**Aim of the exercise**:
Repeat the listing in full, preserving every character.

**Material to process**:
+ + + + + + +

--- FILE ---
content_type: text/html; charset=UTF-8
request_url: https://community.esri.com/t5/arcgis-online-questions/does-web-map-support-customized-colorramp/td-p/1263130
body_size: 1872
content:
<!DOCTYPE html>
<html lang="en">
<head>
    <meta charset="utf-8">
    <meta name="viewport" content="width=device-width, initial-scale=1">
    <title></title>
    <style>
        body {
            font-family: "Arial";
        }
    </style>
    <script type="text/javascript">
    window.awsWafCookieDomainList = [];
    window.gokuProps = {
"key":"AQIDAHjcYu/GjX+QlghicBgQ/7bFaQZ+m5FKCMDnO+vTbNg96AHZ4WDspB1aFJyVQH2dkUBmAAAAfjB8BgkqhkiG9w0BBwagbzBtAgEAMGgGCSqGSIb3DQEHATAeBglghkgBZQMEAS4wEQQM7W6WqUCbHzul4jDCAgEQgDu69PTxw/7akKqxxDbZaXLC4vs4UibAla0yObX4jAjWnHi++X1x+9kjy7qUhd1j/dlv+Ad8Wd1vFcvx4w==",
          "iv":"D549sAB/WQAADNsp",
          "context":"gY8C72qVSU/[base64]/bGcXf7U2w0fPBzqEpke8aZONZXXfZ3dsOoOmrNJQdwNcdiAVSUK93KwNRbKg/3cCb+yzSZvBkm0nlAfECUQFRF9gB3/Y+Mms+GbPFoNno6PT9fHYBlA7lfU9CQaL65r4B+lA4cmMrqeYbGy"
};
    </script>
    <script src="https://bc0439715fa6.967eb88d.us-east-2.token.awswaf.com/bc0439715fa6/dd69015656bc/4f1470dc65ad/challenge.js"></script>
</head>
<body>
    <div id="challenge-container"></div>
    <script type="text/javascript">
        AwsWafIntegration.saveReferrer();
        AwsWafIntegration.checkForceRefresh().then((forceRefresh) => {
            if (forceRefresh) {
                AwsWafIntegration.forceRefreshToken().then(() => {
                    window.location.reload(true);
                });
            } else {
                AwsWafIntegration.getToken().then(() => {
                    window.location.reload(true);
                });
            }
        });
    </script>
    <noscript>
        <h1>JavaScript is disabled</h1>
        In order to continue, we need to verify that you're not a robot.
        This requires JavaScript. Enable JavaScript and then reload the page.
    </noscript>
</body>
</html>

+ + + + + + +

**The completed task**:
--- FILE ---
content_type: text/html; charset=UTF-8
request_url: https://community.esri.com/t5/arcgis-online-questions/does-web-map-support-customized-colorramp/td-p/1263130
body_size: 1872
content:
<!DOCTYPE html>
<html lang="en">
<head>
    <meta charset="utf-8">
    <meta name="viewport" content="width=device-width, initial-scale=1">
    <title></title>
    <style>
        body {
            font-family: "Arial";
        }
    </style>
    <script type="text/javascript">
    window.awsWafCookieDomainList = [];
    window.gokuProps = {
"key":"AQIDAHjcYu/GjX+QlghicBgQ/7bFaQZ+m5FKCMDnO+vTbNg96AHZ4WDspB1aFJyVQH2dkUBmAAAAfjB8BgkqhkiG9w0BBwagbzBtAgEAMGgGCSqGSIb3DQEHATAeBglghkgBZQMEAS4wEQQM7W6WqUCbHzul4jDCAgEQgDu69PTxw/7akKqxxDbZaXLC4vs4UibAla0yObX4jAjWnHi++X1x+9kjy7qUhd1j/dlv+Ad8Wd1vFcvx4w==",
          "iv":"D549sAB/WQAADNsp",
          "context":"gY8C72qVSU/[base64]/bGcXf7U2w0fPBzqEpke8aZONZXXfZ3dsOoOmrNJQdwNcdiAVSUK93KwNRbKg/3cCb+yzSZvBkm0nlAfECUQFRF9gB3/Y+Mms+GbPFoNno6PT9fHYBlA7lfU9CQaL65r4B+lA4cmMrqeYbGy"
};
    </script>
    <script src="https://bc0439715fa6.967eb88d.us-east-2.token.awswaf.com/bc0439715fa6/dd69015656bc/4f1470dc65ad/challenge.js"></script>
</head>
<body>
    <div id="challenge-container"></div>
    <script type="text/javascript">
        AwsWafIntegration.saveReferrer();
        AwsWafIntegration.checkForceRefresh().then((forceRefresh) => {
            if (forceRefresh) {
                AwsWafIntegration.forceRefreshToken().then(() => {
                    window.location.reload(true);
                });
            } else {
                AwsWafIntegration.getToken().then(() => {
                    window.location.reload(true);
                });
            }
        });
    </script>
    <noscript>
        <h1>JavaScript is disabled</h1>
        In order to continue, we need to verify that you're not a robot.
        This requires JavaScript. Enable JavaScript and then reload the page.
    </noscript>
</body>
</html>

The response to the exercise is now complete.